BY CASEY ROEPKE ’21
President Donald Trump announced plans for an executive order to end birthright citizenship for Americans on Oct. 30. Political pundits and journalists were quick to announce that birthright citizenship is a constitutional guarantee that would take an act of Congress to amend. According to the Citizenship Clause of the 14th Amendment to the U.S. Constitution, “all persons born or naturalized in the United States, and subject to the jurisdiction thereof, are citizens of the United States and of the State wherein they reside.”
Throughout American history, there have been different processes of gaining citizenship — naturalization, acquisition, derivation and citizenship through birth, according to CitizenPath. Birthright citizenship, or becoming a citizen of the U.S. by being born in its territory, has been a fundamental Constitutional right since it was adopted in 1868 to ensure formerly enslaved peoples had equal constitutional rights after the Civil War. It has remained in place for 150 years.
In an interview with Axios, Trump said America is “the only country in the world where a person comes in and has a baby, and the baby is essentially a citizen of the United States [...] with all of those benefits. It’s ridiculous. It’s ridiculous. And it has to end.” This statement is undeniably false. A study by the Center for Immigration Studies shows that more than 30 countries across the globe employ birthright citizenship, including America’s border countries, Canada and Mexico.
According to the Migration Policy Institute, more than four million children born in the U.S. are living with at least one undocumented parent, making them citizens through birthright. This provision grants those children the rights of citizenship, including the right to a fair trial, the right to apply for federal employment and the right to vote, as defined by U.S. Citizenship and Immigration Services. Many of those children granted birthright citizenship do not have another country to return to if that citizenship is taken away, which brings up a larger question: what would happen if Trump were able to successfully eliminate the birthright citizenship clause? Would current citizens have their statuses revoked? If so, where would those people go?

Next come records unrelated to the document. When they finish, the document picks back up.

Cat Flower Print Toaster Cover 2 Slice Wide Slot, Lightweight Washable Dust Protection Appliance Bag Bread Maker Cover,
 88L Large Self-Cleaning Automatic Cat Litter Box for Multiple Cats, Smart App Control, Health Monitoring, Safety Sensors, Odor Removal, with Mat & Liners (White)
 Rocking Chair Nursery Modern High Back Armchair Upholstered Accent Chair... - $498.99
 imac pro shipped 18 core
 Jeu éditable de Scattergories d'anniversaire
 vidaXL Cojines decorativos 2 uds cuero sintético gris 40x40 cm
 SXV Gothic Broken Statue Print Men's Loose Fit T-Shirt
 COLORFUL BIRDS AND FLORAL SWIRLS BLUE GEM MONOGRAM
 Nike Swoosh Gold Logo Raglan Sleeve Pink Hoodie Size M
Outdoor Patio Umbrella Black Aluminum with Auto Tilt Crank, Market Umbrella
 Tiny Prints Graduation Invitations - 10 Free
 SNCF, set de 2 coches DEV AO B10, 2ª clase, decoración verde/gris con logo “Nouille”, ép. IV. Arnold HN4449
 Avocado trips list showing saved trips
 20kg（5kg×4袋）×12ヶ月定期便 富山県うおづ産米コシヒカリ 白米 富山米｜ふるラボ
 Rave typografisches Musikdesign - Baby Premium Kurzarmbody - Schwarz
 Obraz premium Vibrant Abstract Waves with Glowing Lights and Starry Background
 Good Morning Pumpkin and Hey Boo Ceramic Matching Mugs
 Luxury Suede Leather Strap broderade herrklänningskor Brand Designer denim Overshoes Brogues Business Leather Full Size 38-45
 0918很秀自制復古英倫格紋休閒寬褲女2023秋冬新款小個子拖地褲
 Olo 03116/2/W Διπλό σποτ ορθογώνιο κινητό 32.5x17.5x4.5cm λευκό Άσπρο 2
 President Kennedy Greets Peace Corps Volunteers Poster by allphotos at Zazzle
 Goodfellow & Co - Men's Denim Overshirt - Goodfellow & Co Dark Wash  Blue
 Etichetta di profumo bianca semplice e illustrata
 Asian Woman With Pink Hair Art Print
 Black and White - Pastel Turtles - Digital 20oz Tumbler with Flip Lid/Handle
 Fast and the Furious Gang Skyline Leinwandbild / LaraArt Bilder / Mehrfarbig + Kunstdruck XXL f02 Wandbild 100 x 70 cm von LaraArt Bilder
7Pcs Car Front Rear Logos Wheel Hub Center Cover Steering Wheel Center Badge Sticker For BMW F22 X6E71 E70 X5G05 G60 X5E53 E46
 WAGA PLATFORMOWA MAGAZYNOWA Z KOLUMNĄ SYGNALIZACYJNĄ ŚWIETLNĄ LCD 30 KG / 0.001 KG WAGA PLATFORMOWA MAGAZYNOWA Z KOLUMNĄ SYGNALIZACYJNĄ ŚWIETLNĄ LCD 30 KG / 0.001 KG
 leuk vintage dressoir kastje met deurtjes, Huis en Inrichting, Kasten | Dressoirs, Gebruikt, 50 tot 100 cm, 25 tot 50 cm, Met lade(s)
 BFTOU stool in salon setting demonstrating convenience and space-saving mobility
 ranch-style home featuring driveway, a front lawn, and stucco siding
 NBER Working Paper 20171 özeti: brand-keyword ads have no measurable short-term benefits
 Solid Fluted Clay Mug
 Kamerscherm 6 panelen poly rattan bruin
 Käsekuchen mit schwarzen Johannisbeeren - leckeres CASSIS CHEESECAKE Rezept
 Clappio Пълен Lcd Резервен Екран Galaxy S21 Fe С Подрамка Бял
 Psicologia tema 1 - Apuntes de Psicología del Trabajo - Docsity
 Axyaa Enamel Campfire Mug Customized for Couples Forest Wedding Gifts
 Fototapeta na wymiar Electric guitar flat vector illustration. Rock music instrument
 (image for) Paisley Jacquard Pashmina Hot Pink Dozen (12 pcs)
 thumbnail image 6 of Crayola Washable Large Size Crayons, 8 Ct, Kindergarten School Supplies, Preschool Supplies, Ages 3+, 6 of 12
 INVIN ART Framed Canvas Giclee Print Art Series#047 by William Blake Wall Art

Trump has claimed he could take away birthright citizenship through executive order. Constitutional amendments can only be repealed through another amendment, proposed by Congress with a two-thirds majority or by a constitutional convention, both of which depend on state and federal legislature. In fact, the only amendment that has been repealed is the 21st Amendment, better known as the “Prohibition amendment,” which disallowed the consumption and sales of alcohol.
An article in The New Yorker reflected on the fact that “when the amendment was ratified, in 1868, the clause ‘subject to the jurisdiction thereof’ was intended to exclude only the children of diplomats and members of certain Native American tribal nations, and, theoretically, a foreign army that had occupied some part of the United States.” However, opponents of birthright citizenship have used the vague language in the Constitution to argue that the amendment was actually meant to “exclude the children of all foreigners.”
Trump’s promise to dissolve birthright citizenship was met with support and excitement from his base, but Democrats and Republicans alike are speaking out — albeit for different reasons. While many Democrats are pointing out the racist and xenophobic implications and subtext of Trump’s words, some Republicans disapprove because of their strict interpretations of the Constitution.
Republican Speaker of the House Paul Ryan said, “I’m a believer in following the plain text of the Constitution, and I think in this case, the 14th Amendment is pretty clear, and [removing it] would involve a very, very lengthy constitutional process.”
Students say repealing birthright citizenship does more than just strip citizens of their legal rights. It also intensely otherizes children of undocumented immigrants and creates inherent inequality between children born in the U.S. based solely on the citizenship of their parents. Nohelya Zambrano ’21, who is currently enrolled in a Latinx immigration class, reflected on the otherization of immigrants. “This rhetoric continues forcing people to keep existing in marginalized communities and in more fear,” Zambrano said. Even though Trump may not be legally able to repeal birthright citizenship by executive order, his desire to do so emphasizes the current political climate of the U.S. under his administration: intolerant of and unsympathetic towards immigrants and their families.
“Birthright citizenship sets a precedent about how we [immigrants] are allowed to exist in this country, and it is violent to take that away,” said Zambrano.